__分析用の文章__.
────────────────────────────────────────

Gentoo Linux (OpenRC) でinitスクリプトを書くには [基本編]
何かの機能を提供するシステムを構成する時、OSのパッケージ管理システムに必要なサービスが含まれていなくて、手動でインストールしないといけない場合がある。
その場合、困るのが「再起動時の自動起動」。手動でやってると、メンテナンスで再起動なんかした時に、つい忘れてしまうんだよね。
ここは精神の安定とシステムの平和を守るためにも、自動にしておきたいところ。
Gentoo (正確にはOpenRCをinitシステムとして使っている場合のみだけど ) では、initスクリプト (起動スクリプト) を用意してやることで、サービスや開始や停止、自動起動の登録などの制御ができるようになる。
これは、サービス (デーモン) を自作するときにも役に立つ。例えばWebアプリを稼働させる場合、キャッシュサーバ、Webサーバ、アプリサーバ、DBサーバなどが相互に依存して絡み合いながら動作するので、適切な起動順で各サービスを自動起動させるのは、運用上、結構重要だ。
というわけで、今回はOpenRCにおけるinitスクリプトの基本をメモメモ。
サービスの基本
ここらへんは簡単に。hogehoge
がサービス名ね。
- 起動
/etc/init.d/hogehoge start
- 停止
/etc/init.d/hogehoge stop
- 再起動
/etc/init.d/hogehoge restart
- 説明の表示
/etc/init.d/hogehoge describe
一般的なサービスの起動と終了の方法に同じです。

────────────────────────────────────────

__やること__. 文章の「サービスの基本」に挙がっている操作を、それぞれのコマンドと一緒にすべて書き出してください。 このデータはここでは使いません。

__渡されたデータ__.

────────────────────────────────────────

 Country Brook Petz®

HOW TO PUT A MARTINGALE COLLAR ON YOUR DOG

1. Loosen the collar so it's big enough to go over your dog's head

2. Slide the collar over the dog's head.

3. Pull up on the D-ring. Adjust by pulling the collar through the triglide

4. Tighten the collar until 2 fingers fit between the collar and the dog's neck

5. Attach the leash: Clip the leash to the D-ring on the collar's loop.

────────────────────────────────────────

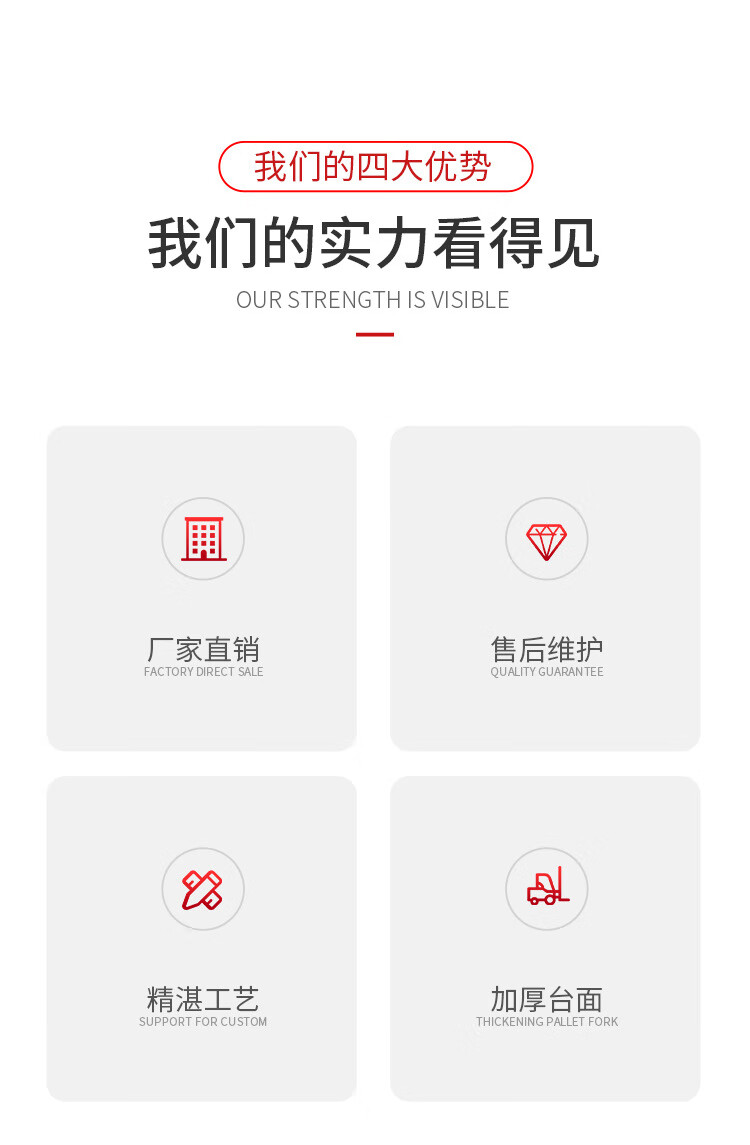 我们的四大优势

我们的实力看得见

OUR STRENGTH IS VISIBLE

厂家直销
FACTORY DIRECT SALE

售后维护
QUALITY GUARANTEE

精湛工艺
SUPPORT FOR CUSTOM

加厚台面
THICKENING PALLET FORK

────────────────────────────────────────

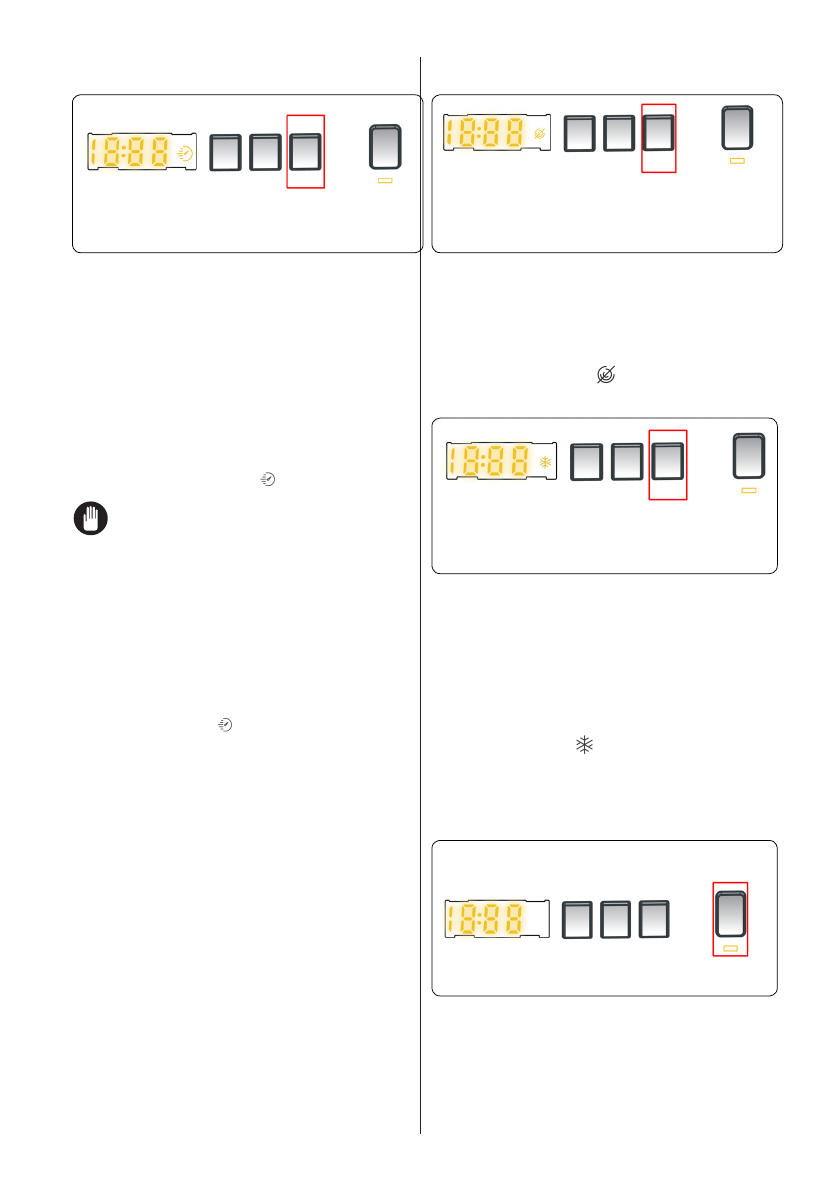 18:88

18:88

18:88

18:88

────────────────────────────────────────

__答え__.
- 起動：/etc/init.d/hogehoge start
- 停止：/etc/init.d/hogehoge stop
- 再起動：/etc/init.d/hogehoge restart
- 説明の表示：/etc/init.d/hogehoge describe